What the SAT Actually Tests in Math
The College Board organizes every SAT math question into one of four content areas. Algebra covers linear equations, inequalities, systems of equations, and function notation. Advanced Math deals with quadratics, polynomials, rational expressions, and exponential functions. Problem-Solving and Data Analysis focuses on ratios, percentages, probability, and interpreting charts and tables. Geometry and Trigonometry includes area, volume, triangle properties, circle theorems, and basic trig.
None of these domains require calculus concepts like limits, derivatives, or integrals. You also won’t see topics that are firmly in the second half of a precalculus course, such as logarithmic identities, conic sections (ellipses, hyperbolas), sequences and series formulas, or polar coordinates.
Where Precalc and the SAT Overlap
A few topics that many students first encounter in a precalculus class do show up on the SAT, which is probably why this question comes up so often. The overlap is narrow, though, and centers on two areas.
The first is trigonometry. The SAT expects you to work with right-triangle trigonometry (sine, cosine, tangent), the unit circle, radian measure, and properties of special right triangles like 30-60-90 and 45-45-90. Some high schools introduce the unit circle and radians in Algebra 2, while others save them for precalculus. Either way, the SAT’s trig questions stay basic. You won’t need to graph trig functions, prove identities, or use the law of sines or law of cosines.
The second is nonlinear functions. The Advanced Math domain asks you to analyze polynomial, rational, and exponential functions, including their graphs and behavior. You might see a question about end behavior of a polynomial or about how changing a constant shifts an exponential curve. These concepts sit at the boundary between Algebra 2 and precalculus, and the SAT treats them at an introductory level.
How Much Math You Need Before the Test
If you’ve completed Algebra 2, you’ve covered the vast majority of what the SAT will ask. Students who are currently in or have finished precalculus may have a slight comfort advantage with trig and function analysis, but the test doesn’t assume you’ve taken that course. The College Board designed the math section around skills it considers essential for college readiness, not around any single course title.

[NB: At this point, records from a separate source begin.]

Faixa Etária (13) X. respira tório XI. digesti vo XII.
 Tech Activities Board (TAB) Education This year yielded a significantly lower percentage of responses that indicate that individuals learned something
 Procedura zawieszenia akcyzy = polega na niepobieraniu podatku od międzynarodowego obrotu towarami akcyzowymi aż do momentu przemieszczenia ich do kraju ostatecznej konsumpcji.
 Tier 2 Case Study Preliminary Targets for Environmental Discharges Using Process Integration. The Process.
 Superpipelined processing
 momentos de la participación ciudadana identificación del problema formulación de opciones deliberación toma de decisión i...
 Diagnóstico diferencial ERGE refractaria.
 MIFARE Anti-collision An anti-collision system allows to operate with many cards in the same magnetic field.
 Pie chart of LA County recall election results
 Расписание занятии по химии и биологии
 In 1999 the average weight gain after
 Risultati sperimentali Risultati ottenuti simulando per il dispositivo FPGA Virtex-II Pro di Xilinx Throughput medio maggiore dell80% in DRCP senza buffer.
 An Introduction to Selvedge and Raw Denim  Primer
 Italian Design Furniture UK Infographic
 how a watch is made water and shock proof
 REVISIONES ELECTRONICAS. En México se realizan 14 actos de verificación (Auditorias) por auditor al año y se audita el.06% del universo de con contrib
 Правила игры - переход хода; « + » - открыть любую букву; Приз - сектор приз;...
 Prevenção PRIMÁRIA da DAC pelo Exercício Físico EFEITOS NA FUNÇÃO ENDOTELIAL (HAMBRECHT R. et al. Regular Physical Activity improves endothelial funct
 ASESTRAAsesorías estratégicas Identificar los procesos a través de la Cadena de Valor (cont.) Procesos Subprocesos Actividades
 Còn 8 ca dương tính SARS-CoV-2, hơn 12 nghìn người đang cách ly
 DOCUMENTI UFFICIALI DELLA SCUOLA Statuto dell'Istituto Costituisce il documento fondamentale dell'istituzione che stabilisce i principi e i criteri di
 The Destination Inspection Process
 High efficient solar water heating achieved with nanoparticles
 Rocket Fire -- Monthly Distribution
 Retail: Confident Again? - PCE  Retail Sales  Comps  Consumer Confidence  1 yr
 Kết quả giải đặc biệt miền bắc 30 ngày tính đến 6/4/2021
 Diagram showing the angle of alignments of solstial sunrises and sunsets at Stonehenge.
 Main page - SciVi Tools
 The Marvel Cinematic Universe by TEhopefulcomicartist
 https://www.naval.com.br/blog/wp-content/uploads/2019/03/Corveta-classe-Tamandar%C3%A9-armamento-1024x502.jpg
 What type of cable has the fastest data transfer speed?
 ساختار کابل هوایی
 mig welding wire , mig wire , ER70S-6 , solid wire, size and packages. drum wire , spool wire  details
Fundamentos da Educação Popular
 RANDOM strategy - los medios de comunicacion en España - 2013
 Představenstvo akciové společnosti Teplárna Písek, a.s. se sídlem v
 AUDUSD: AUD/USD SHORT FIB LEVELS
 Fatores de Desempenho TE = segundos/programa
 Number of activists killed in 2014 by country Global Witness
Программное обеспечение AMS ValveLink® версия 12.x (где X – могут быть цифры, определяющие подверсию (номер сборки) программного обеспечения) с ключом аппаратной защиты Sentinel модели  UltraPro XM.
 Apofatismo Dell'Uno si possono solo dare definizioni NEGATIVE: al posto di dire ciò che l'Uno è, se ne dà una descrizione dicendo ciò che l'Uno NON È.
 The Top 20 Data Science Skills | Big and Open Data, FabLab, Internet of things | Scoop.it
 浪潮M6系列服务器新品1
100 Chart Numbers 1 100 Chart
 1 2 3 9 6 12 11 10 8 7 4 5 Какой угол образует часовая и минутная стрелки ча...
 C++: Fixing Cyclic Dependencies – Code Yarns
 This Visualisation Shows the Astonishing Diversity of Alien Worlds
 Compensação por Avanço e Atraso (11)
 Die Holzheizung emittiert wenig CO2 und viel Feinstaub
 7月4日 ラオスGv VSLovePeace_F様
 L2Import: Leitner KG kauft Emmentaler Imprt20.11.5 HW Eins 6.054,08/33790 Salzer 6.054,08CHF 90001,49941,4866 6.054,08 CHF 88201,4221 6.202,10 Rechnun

In practical terms, this means a student taking the SAT in the spring of junior year, after finishing Algebra 2, is in fine shape mathematically. If your school teaches the unit circle and radians as part of Algebra 2, you’re fully covered. If your school saves those for precalculus and you haven’t gotten there yet, it’s worth spending some study time on right-triangle trig and the basics of radian measure. Those concepts appear in the Geometry and Trigonometry domain, which makes up a meaningful share of the test.
What to Study If You Haven’t Taken Precalc
You don’t need to enroll in a precalculus course just to prepare for the SAT. Instead, focus your review on the specific skills the test covers. For the trig questions, make sure you can define sine, cosine, and tangent using a right triangle, convert between degrees and radians, and locate common angles on the unit circle. For the Advanced Math questions, practice factoring polynomials, solving quadratic equations by multiple methods, simplifying rational expressions, and reading the graphs of exponential and polynomial functions.
Free resources from Khan Academy, which partners with the College Board, organize practice problems by the exact SAT content areas. Working through the “Advanced Math” and “Geometry and Trigonometry” sections there will show you exactly how deep the test goes, so you can calibrate your study time and avoid wasting hours on topics that won’t appear.